To troubleshoot issues with the OpenID Connect (OIDC) provider and IAM roles for service accounts (IRSA) in Amazon EKS, complete the steps in one of the following sections:

  • Check if you have an existing IAM OIDC provider for your cluster
  • Check if your IAM role has an attached needful IAM policy with required permissions
  • Verify that the IAM role trust relations are correctly set
  • Check if you created a service account
  • Verify that the service account has the correct IAM role annotations
  • Verify that you correctly specified the serviceAccountName in your pod
  • Check the environment variables and permissions
  • Verify that the application uses a supported AWS SDK
  • Check the pod user and group
  • Recreate pods
  • Verify that the audience is correct
  • Verify that you configured the correct thumbprint
  • For the AWS China Region, check the AWS_DEFAULT_REGION environment variable

Resolution

Check if you have an existing IAM OIDC provider for your cluster

If a provider already exists, then you receive an error that's similar to the following message:

"WebIdentityErr: failed to retrieve credentials\ncaused by: InvalidIdentityToken: No OpenIDConnect provider found in your account for https://oidc.eks.eu-west-1.amazonaws.com/id/EXAMPLED539D4633E53DE1B716D3041E\n\tstatus code: 400"

1.    Check your cluster's OIDC provider URL:

$ aws eks describe-cluster --name cluster_name --query "cluster.identity.oidc.issuer" --output text

See the following example output:

https://oidc.eks.us-west-2.amazonaws.com/id/EXAMPLED539D4633E53DE1B716D3041E

2.    List the IAM OIDC providers in your account. Replace EXAMPLED539D4633E53DE1B716D3041E (include < >) with the value returned from the previous command:

aws iam list-open-id-connect-providers | grep EXAMPLED539D4633E53DE1B716D3041E

See the following example output:

"Arn": "arn:aws:iam::111122223333:oidc-provider/oidc.eks.us-west-2.amazonaws.com/id/EXAMPLED539D4633E53DE1B716D3041E"
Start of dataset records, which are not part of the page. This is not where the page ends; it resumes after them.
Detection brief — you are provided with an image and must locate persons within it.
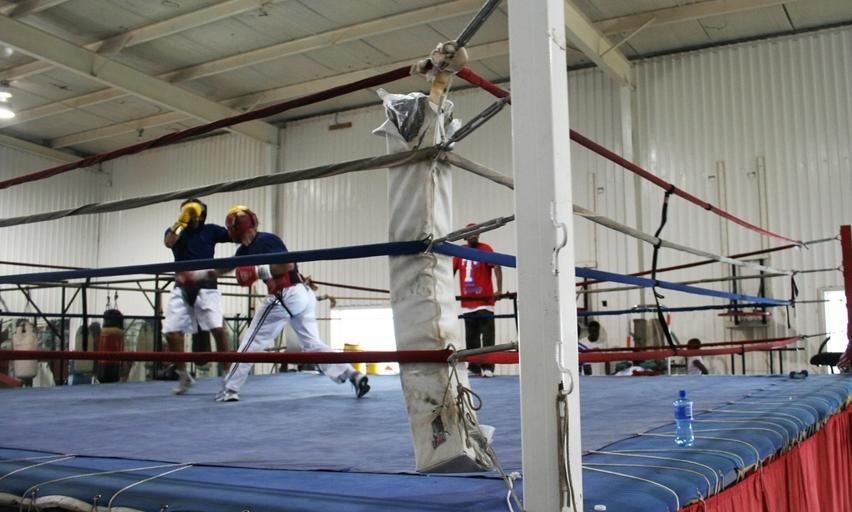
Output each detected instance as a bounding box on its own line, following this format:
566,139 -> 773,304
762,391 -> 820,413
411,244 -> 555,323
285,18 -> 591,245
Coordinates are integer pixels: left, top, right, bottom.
452,223 -> 502,378
211,206 -> 371,401
164,198 -> 242,397
578,324 -> 592,376
685,338 -> 709,376
579,321 -> 610,375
If the preceding command returns an output, then you already have a provider for your cluster. If the command doesn't return an output, then you must create an IAM OIDC provider.

Check if your IAM role has an attached needful IAM policy with required permissions

1.    Open the IAM console.

2.    In the navigation pane, choose Roles.

3.    Choose the role that you want to verify.

4.    Under the Permissions tab, verify if this role has the required policy attached.

Verify that the IAM role trust relations are correctly set

With the AWS Management Console:

1.    Open the IAM console.

2.    In the navigation pane, choose Roles.

3.    Choose the role that you want to check.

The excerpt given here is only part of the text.